> _The request_: In the forum post about a callback array for a dashboard, what year is given for "founded"?

> _Selected extract_:
***

When i try to grab the dashboard inputs for the html div update I fail to correctly grab the information needed which is sent as array in the callback.

According to the developer tool network debug i have the following json array as callback in the php part:

array(7) { ["team_id"]=> string(1) "2" ["name"]=> string(17) "Borussia Dortmund" ["logo"]=> string(56) "https://github.com/Phanti1893/dasocc/blob/master/165.png" ["founded"]=> string(4) "1909" ["venue_capacity"]=> string(5) "81365" ["squad_value"]=> string(3) "634" ["total_national_trophies"]=> string(2) "12" }

When i use the following success function, I just get an 'y' in the html container (which obviously is the 4th index figure within the callback in 'array'). Here i want to grab the single elements within the array to populate my dashboard at the frontend(.selectedClub is one example of many):

$('ul.subbar li a').on('click', function(e) { // Start function when user clicks on a team in the navbar
e.preventDefault(); // Stop loading new link?

***

> _Data provided_:
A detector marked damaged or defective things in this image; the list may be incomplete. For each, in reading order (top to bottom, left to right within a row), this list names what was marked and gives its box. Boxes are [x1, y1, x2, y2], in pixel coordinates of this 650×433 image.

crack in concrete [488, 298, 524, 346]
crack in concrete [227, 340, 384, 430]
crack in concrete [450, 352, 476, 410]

***

> _Output of the exercise_: 1909